Decency might become the first casualty of AI – it’s already on life support as it is.
Our fundamental humanity might demand redefinition once AI impacts us in all of its nuanced possibilities. Our interaction as a species seems to be degenerating already, and it’s becoming less intelligent each year. Social media platforms are falling over themselves to automate more and more, gather more and more, and sell more and more, while users keep staring at their screens.
We already interact with AI whether we acknowledge it or not, with the farthest downside being the ability we must render mobile games addictive. Coupled with learning AI, that kind of isolating, negative trend is only going to get worse. Tech addiction is real, and now we’re going to get tech to learn with the aim of figuring its own way forward, and to police itself?
That doesn’t sound good.
Can AI (by definition) be unencumbered by compassion, empathy, or factoring in other’s well-being, to be smarter than us? Of course, that sounds silly, as the AI apps we see are wholly geared towards our service or pleasure so far, but it could manifest as a long term behaviour. Subtly, almost imperceptibly, AI might normalise less and less humane decisions – again capably aided by the modern humans from which it learns. In a nutshell, AI has the potential to become sanction, justification, keen student and ultimately the master of our uncaring.
That’s a real possibility. AI might be the catalyst towards a dramatic drop in neighbourliness and mutual caring, something it will then perpetuate either as the visible norm or, potentially, as a precursor to its own agenda, whatever that might be – we wouldn’t know.
AI is a mirror of humanity right now, and that’s not all good or bad
People can be hateful and biased, but there’s a moment here where our best attributes can be infused into AI, not our darkest behaviour.
Only time will tell, but it’s worrying. And what ethics should we manifest towards robots, for example, that have come to emulate humans in almost every way?

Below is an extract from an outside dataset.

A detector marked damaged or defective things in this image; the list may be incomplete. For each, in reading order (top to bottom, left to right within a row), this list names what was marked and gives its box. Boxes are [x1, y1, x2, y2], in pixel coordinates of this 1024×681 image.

Robot rights might sound laughable now, but if we succeed or AI succeeds – it’s sometimes hard to identify the protagonist in this – what or who will we be staring in the face 100 years from now?

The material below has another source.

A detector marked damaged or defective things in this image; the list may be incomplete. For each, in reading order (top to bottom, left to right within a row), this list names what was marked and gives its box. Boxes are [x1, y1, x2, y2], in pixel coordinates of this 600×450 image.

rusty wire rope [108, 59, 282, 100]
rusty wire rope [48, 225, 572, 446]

Is it a machine, or is the fact that it so exquisitely and accurately resembles humans sufficient to call a robot a “who”?
In a classic line from I, Robot, Will Smith is thanked by the robot Sonny for saying “someone” and not “something” when addressing him. Perhaps the singularity will also be the defining moment when AI becomes more human than people.
Ethical questions around AI typically centre on how AI or its preliminary masters will deal with the suffering AI generates as it replaces human efficiency, by an enormous factor. Further, AI will face the same dilemmas as people have – needing to choose “the best you can do under the circumstances”, needing to point out that, for example, smart self-driven cars might put millions out of work in the transport industry – but save just a few million more lives because of it – by manifesting a far higher safety record than human drivers ever could.
The best we can hope for is that as AI encroaches upon every life on the planet, we maintain our demands that if it eases our lives, it does the same for our neighbour. In other words, artificial intelligence does have massive potential for the future, but we truly need to define its morality now, in the present, to inhibit that future being peppered with strife, human suffering, and – who knows – maybe extinction itself?